### Passage shown
There has never been a better point than now to stop and reevaluate what we’re doing and why and how we’re doing it, to take everything apart and challenge whether that equilibrium we had arrived at is really what is best.

“Teacher, which way should I go?”
“Where do you want to be?”
“Forward.”
“Then you should go forward.”
“Which way is forward?”
“The way that you go.”

I’m a patent attorney.

Recently, I found myself wondering if what I do for a living is good for the world. It’s an impossible question to answer unless you first have some notion of what is good for the world.

I also found myself, mid-pandemic, thinking of optimization—of re-optimizing my existence to meet the current situation, and find myself at a similar crossroads. How can I optimize when I’m not confident in my perception of tomorrow? Then aside that uncertainty, I’m paralyzed at the thought of how easy it would be for me to optimize when others cannot. I can set my sails to take the wind, but how much should I take?

All optimization is optimizing for something. As we change, or as the world changes, that for changes too. There has never been a better point than now to stop and reevaluate what we’re doing and why and how we’re doing it, to take everything apart and challenge whether that equilibrium we had arrived at is really what is best.

Ralph Waldo Emerson said, “The purpose of life is not to be happy. It is to be useful, to be honorable, to be compassionate, to have it make some difference that you have lived and lived well.”

He also said, “I hate quotations. Tell me what you know.”

 

America became anti-patent in the 2000s. It hasn’t recovered. Looking back, the direction of the critics never truly aligned. They were just against. Nobody understood each other more than that.

Even the criticism of Amazon’s “one-click” patent—it wasn’t simple, it just sounded simple, and so few outside the practice appreciated that. The corporate critics of the patent system were riding this giant wave of money and progress in a new technological era. The problem wasn’t the patents, the courts weren’t ready to deal with that new wave and all that came with it.

Today, practitioners call for patent reform. We know that last direction was off, but even though we use the same words to describe the remedy, “patent reform”, we still don’t understand each other. Litigators’ “patent reform” is not prosecutors’ “patent reform” is not small-entities’ “patent reform” is not large-entities’ “patent reform” is not biology and life sciences’ “patent reform” is not software developers’ “patent reform.” We all think we’re being objective, but we are in the worst position to make that judgment.

### Collected data entries

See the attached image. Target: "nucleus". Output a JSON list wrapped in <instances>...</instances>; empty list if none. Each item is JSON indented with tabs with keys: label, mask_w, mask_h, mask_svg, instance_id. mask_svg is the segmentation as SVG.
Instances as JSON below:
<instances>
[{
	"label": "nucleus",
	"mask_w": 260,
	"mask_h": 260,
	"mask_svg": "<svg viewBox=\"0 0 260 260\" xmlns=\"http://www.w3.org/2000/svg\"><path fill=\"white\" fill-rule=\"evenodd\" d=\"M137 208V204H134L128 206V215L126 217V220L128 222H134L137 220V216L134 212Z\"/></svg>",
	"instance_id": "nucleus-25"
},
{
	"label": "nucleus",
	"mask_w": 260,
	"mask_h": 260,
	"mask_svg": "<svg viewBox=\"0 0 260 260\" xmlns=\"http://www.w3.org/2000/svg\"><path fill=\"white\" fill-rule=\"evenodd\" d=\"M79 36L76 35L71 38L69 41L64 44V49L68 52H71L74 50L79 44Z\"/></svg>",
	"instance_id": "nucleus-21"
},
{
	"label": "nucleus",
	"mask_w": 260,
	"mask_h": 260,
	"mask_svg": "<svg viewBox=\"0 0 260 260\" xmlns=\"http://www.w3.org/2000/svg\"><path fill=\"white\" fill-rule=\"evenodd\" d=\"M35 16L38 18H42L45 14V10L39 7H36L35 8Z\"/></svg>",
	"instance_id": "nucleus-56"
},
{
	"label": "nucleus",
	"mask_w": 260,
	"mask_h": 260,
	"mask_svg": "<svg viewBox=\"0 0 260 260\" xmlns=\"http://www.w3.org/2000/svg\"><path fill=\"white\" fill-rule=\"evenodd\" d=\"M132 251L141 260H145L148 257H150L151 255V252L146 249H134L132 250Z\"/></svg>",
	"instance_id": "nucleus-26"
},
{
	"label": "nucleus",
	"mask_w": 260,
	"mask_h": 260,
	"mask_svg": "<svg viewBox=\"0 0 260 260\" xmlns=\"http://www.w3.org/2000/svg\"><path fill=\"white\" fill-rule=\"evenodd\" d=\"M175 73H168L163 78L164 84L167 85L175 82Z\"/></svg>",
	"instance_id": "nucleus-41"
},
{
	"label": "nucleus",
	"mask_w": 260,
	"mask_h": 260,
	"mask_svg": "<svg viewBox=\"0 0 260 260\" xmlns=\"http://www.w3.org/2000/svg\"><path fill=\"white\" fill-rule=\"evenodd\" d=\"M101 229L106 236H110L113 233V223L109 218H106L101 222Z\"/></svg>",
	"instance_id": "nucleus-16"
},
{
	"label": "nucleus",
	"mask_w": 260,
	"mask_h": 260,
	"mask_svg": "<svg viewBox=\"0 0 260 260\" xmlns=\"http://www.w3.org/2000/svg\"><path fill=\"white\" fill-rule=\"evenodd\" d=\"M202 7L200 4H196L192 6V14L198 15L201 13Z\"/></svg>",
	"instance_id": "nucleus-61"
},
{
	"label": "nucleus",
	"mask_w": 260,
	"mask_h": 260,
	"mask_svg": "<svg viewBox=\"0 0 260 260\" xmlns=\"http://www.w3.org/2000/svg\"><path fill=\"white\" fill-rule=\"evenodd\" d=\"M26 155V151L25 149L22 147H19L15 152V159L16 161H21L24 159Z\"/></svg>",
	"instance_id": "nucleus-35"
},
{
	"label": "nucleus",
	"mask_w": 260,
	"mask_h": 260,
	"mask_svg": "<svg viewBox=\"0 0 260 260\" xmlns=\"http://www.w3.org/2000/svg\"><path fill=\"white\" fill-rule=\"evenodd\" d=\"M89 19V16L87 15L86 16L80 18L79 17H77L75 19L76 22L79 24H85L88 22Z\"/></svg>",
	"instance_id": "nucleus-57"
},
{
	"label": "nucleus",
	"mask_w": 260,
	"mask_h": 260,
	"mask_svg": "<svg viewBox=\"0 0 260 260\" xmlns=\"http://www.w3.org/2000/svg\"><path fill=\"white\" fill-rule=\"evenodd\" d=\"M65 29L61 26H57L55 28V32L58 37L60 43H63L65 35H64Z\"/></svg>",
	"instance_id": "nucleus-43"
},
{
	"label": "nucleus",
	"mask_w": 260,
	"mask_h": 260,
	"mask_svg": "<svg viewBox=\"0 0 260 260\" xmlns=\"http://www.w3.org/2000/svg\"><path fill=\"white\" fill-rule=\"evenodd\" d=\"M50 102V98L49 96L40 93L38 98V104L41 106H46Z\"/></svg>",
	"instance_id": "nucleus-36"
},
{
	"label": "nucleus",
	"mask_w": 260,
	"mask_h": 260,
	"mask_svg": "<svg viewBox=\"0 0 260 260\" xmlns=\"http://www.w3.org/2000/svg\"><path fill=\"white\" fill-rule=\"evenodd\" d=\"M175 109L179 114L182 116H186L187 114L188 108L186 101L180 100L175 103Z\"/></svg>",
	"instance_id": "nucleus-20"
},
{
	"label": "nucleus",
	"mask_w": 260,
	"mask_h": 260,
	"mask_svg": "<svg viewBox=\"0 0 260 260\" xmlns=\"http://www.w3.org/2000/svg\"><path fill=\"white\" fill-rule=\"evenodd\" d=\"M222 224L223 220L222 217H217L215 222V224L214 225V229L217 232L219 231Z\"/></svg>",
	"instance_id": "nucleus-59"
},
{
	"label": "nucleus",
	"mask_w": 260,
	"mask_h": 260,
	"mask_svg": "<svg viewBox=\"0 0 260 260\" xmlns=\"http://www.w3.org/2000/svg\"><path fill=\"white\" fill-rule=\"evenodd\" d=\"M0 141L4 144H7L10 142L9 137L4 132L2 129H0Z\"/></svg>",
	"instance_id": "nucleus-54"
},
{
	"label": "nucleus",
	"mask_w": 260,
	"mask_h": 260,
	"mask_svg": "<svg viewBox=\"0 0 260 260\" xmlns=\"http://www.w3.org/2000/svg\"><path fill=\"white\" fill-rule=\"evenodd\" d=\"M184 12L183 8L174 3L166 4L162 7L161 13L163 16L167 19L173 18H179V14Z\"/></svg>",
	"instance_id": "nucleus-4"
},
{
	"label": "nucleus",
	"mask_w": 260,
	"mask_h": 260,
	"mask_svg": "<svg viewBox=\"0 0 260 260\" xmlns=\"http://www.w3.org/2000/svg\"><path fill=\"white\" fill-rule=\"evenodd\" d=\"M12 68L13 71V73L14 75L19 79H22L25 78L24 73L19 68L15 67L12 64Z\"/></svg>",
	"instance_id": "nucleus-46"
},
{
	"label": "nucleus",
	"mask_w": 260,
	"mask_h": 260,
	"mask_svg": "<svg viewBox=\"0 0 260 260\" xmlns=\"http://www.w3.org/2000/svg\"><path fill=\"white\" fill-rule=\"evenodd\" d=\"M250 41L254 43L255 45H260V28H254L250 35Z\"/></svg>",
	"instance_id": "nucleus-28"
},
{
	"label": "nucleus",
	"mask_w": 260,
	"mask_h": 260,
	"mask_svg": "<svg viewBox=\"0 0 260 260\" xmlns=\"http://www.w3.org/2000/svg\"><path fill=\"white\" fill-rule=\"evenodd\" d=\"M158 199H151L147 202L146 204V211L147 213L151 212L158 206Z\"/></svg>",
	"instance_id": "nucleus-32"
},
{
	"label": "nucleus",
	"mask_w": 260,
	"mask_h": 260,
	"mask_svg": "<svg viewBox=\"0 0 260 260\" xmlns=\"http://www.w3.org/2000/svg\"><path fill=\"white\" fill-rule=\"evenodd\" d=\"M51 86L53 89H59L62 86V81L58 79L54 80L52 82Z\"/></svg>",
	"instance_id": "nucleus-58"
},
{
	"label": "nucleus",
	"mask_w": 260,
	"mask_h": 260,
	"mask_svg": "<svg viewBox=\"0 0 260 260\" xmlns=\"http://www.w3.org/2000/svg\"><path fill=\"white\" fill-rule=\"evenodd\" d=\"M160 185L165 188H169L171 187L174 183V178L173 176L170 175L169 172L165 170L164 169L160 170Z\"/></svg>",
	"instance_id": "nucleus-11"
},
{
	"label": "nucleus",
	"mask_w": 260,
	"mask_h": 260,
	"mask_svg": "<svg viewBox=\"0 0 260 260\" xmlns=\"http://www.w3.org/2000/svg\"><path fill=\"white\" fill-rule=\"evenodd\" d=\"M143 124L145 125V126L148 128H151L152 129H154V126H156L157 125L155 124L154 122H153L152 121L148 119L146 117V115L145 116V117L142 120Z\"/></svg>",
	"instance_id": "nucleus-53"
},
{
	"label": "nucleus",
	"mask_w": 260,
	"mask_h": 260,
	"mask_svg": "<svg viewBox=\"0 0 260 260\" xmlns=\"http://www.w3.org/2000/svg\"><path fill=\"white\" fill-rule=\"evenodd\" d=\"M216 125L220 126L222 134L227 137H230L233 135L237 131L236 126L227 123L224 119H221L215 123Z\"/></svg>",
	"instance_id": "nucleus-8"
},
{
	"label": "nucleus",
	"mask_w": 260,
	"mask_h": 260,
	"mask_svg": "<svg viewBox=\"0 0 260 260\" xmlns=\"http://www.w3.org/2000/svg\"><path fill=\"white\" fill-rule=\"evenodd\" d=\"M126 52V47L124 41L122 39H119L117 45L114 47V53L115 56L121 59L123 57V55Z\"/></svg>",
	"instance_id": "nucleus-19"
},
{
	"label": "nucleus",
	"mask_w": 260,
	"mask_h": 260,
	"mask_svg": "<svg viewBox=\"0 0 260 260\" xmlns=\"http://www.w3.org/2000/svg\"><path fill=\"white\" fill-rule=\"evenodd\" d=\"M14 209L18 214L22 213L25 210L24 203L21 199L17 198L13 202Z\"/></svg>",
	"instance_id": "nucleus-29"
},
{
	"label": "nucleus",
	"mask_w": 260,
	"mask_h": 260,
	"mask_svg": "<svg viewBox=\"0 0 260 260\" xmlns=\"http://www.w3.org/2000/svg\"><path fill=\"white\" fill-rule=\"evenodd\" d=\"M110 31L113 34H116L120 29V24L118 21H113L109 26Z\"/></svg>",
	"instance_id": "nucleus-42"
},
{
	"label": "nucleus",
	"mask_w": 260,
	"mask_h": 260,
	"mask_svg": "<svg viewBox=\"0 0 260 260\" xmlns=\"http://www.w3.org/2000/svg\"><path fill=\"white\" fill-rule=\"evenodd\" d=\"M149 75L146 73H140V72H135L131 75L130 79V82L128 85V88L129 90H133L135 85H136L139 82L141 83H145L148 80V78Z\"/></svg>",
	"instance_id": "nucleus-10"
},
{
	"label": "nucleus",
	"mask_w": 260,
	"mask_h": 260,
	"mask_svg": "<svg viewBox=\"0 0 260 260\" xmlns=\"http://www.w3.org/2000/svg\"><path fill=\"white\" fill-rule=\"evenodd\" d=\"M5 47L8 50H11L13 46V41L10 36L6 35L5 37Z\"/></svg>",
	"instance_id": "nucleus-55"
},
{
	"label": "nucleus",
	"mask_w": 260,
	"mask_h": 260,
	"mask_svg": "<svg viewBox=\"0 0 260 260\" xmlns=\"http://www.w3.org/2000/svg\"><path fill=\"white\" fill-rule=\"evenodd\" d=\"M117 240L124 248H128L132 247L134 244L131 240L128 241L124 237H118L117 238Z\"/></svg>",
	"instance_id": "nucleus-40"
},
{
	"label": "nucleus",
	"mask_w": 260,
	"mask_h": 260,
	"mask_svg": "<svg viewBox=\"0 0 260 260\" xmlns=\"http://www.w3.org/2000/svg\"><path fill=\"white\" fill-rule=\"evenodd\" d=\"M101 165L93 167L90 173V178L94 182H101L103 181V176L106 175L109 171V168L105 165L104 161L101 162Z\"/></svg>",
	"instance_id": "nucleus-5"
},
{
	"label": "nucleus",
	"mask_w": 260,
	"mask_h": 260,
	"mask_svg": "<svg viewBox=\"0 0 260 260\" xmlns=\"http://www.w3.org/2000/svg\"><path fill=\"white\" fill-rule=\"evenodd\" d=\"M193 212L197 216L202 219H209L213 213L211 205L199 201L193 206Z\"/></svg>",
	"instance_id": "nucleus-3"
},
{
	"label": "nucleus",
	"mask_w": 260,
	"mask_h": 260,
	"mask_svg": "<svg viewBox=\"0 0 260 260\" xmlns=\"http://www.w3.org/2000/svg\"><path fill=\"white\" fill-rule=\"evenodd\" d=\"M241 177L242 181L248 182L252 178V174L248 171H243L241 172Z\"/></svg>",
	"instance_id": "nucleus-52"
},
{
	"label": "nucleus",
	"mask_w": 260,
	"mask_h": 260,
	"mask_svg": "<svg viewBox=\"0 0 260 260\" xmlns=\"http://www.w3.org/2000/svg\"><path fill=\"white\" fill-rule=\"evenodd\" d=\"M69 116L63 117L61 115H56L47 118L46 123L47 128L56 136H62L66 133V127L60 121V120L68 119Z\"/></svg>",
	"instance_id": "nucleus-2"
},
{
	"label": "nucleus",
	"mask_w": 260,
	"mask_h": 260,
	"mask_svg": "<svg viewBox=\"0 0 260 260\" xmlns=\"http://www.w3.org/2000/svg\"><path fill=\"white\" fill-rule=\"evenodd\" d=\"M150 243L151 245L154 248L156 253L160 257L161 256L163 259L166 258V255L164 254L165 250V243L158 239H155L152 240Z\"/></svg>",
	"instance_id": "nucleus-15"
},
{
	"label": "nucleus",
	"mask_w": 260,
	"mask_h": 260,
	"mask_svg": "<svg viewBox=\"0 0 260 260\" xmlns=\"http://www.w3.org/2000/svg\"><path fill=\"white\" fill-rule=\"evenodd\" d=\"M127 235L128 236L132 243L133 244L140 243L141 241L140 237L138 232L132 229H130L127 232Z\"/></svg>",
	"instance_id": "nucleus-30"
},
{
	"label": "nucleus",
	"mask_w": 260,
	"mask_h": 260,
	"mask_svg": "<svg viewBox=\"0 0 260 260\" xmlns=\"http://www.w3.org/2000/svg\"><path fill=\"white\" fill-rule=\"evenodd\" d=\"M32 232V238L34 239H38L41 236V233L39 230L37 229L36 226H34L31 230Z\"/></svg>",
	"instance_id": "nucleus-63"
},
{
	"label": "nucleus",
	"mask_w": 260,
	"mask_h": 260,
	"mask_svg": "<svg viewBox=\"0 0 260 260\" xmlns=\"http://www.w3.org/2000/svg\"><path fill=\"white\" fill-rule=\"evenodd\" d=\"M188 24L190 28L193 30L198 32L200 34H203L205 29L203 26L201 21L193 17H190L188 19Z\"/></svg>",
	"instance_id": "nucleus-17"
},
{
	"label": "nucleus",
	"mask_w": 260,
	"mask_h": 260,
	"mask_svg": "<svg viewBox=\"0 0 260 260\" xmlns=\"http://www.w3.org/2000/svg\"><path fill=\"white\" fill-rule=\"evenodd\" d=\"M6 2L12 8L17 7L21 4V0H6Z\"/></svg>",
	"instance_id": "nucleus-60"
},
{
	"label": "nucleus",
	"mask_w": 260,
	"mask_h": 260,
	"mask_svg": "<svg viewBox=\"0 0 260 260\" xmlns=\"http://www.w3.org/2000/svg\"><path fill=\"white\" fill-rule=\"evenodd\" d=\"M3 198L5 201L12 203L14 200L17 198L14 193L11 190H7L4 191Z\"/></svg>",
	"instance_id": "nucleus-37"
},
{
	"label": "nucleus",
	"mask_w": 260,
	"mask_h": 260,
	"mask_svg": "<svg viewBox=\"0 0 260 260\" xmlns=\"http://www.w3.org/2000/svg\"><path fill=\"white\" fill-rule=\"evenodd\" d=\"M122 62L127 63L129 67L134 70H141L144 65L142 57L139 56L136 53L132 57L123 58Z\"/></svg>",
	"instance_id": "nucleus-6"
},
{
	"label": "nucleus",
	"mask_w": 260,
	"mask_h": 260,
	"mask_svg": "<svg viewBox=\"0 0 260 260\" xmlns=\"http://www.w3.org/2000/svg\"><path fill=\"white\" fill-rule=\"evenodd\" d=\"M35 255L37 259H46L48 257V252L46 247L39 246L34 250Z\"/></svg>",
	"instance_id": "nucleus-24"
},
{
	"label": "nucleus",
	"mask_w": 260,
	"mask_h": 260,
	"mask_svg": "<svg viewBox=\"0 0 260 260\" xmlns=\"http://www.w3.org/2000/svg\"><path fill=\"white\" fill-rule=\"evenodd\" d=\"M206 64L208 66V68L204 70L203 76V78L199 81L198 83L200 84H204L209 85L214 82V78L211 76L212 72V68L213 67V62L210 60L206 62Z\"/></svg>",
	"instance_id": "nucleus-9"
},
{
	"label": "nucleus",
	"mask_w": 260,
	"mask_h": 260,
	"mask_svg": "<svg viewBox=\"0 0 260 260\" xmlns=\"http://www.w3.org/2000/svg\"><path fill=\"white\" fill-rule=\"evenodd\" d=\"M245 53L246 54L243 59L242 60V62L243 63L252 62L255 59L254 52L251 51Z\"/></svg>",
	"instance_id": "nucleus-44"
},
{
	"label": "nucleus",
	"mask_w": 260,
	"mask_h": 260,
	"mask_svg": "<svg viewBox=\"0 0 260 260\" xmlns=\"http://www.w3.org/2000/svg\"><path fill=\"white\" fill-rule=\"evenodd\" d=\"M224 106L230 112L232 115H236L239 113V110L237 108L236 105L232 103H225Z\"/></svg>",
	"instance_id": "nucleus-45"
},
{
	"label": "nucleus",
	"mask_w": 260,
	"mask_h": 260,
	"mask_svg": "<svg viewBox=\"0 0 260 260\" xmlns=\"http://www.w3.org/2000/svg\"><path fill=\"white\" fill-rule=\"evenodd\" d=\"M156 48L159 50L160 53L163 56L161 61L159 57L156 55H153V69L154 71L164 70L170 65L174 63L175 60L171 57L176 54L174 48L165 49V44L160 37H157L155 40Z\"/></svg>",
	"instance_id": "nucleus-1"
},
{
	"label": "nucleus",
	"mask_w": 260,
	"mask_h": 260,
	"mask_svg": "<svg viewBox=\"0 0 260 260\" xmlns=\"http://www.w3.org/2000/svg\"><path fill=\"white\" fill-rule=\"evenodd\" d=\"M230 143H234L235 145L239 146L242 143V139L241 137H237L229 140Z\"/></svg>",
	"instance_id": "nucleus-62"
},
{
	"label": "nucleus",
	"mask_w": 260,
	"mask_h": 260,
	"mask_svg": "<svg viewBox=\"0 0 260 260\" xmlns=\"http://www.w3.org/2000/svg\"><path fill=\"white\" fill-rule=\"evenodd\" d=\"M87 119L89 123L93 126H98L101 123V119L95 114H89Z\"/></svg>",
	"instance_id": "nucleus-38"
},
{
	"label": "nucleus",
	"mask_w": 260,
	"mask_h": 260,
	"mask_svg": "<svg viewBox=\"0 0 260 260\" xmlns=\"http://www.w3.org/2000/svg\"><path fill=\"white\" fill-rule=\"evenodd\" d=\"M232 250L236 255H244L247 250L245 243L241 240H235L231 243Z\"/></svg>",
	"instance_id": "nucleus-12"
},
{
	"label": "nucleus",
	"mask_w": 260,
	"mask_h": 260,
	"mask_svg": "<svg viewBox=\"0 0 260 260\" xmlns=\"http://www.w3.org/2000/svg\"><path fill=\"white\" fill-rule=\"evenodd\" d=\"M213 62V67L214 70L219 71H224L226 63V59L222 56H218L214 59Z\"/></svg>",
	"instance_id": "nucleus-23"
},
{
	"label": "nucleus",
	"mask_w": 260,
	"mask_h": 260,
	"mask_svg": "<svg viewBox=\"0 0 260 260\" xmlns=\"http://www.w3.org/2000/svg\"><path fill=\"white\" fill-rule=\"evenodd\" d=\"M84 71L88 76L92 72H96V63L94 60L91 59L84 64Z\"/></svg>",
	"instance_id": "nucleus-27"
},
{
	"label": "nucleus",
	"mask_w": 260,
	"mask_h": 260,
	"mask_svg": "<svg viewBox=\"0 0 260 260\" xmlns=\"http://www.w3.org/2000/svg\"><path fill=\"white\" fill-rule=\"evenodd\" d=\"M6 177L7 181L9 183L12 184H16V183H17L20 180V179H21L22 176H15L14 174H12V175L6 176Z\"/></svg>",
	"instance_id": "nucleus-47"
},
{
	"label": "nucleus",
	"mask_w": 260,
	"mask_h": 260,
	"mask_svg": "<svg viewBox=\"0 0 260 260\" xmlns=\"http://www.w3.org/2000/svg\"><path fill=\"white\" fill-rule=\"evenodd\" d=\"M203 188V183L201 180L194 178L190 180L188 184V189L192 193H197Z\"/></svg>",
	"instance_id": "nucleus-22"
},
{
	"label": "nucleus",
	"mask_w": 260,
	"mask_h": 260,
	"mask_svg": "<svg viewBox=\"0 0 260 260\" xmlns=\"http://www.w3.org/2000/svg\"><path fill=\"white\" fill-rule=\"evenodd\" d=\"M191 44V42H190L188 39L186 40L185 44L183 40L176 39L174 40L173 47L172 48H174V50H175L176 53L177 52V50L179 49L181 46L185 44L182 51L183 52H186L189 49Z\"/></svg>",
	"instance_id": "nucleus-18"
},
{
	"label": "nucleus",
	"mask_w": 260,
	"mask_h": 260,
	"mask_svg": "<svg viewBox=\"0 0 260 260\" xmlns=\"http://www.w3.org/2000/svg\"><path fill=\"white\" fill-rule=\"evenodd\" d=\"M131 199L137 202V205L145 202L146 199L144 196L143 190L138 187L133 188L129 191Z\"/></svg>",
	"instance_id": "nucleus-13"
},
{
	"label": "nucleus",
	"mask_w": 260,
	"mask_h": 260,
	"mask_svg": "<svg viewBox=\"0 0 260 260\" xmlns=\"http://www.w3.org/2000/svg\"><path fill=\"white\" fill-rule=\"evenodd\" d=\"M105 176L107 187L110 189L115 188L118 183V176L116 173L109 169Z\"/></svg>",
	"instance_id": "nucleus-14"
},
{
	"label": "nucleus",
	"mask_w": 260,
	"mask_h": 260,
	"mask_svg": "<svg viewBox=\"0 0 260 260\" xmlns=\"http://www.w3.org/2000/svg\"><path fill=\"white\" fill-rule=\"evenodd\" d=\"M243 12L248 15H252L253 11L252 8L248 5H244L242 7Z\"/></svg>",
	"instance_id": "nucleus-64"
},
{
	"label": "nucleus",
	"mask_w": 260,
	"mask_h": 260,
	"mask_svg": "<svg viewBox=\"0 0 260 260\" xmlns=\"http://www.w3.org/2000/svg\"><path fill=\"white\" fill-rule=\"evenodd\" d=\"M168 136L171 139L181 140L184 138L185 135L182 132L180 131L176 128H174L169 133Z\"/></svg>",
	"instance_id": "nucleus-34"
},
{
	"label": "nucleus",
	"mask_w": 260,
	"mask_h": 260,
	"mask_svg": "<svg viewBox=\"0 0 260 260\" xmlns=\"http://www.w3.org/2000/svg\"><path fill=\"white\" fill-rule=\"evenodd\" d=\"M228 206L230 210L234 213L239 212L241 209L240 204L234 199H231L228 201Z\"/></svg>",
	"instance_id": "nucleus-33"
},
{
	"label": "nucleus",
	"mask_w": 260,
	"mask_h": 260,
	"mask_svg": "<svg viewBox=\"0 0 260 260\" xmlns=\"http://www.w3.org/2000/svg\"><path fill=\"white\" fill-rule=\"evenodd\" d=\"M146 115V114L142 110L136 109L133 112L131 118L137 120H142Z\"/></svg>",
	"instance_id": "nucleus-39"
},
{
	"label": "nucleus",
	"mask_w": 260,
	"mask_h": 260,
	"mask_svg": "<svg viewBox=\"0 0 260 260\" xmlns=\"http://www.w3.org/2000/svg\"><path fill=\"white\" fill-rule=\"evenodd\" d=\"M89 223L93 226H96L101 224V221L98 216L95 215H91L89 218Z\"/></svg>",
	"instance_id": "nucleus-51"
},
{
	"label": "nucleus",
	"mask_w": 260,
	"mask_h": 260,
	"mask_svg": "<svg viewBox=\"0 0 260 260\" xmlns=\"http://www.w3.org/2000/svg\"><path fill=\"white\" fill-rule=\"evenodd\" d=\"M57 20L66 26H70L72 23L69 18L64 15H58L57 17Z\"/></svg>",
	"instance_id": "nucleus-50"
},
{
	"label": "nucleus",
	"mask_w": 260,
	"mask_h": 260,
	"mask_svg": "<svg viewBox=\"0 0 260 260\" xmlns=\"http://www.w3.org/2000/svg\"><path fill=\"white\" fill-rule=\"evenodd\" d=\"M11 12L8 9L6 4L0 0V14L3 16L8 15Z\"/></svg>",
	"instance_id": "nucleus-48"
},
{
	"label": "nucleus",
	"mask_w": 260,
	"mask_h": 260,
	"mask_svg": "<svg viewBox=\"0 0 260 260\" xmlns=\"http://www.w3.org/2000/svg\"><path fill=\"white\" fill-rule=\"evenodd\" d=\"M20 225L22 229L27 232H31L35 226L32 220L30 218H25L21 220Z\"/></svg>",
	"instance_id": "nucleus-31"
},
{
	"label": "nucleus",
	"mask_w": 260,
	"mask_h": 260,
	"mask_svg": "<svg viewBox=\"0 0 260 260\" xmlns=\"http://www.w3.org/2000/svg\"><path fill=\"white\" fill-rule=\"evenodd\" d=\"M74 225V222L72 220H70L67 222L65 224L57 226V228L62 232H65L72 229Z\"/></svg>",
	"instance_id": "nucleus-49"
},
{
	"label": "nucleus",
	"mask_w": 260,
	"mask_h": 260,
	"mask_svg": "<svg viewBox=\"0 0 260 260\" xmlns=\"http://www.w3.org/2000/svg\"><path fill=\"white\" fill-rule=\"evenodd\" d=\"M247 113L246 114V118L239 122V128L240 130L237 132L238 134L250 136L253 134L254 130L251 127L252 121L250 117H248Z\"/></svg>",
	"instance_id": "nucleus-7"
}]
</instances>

### What you will do
**A)** Rewrite the part of the patent essay that opens with the words containing "Even the criticism" and closes with "came with it.", replacing "courts" with "judges".
**B)** In the patent essay, which Amazon patent is mentioned as drawing criticism?
**C)** Pick up the patent essay from the point where it stops and keep writing.
None of the data is needed to do what follows.

### Answer section
**A)**
Even the criticism of Amazon’s “one-click” patent—it wasn’t simple, it just sounded simple, and so few outside the practice appreciated that. The corporate critics of the patent system were riding this giant wave of money and progress in a new technological era. The problem wasn’t the patents, the judges weren’t ready to deal with that new wave and all that came with it.

**B)** Amazon's "one-click" patent.

**C)**
That lack of understanding is even steeper and more hidden for the bigger questions, like “Are patents good for the world?”

 

Tom C. Clark prosecuted and investigated antitrust violations and government contractor corruption for the Justice Department after WWII. President Truman nominated him to the Supreme Court in 1949. In 1966, Justice Clark delivered the majority position of the court in Graham v. John Deere Co., 383 U.S. 1 (1966). We know the case today for its Graham factors, the Court’s first take on obviousness as codified in the 1952 Patent Act, but to arrive where it did, it went back much further.

Justice Clark went to the writings of Thomas Jefferson to understand the ideals of the American Patent System. Jefferson, the first administrator of the U.S. Patent Office, was paramount from the beginning. Right or wrong, the U.S. Patent System is his.

Jefferson believed that the only way an individual could own an idea was to keep it secret—that once divulged, no person had a natural property right in it. That sounds downright anti-patent. In a way it is. Jefferson was generally opposed to monopolies, but recognized that patents were a useful good, a financial incentive to teach the world new and useful knowledge.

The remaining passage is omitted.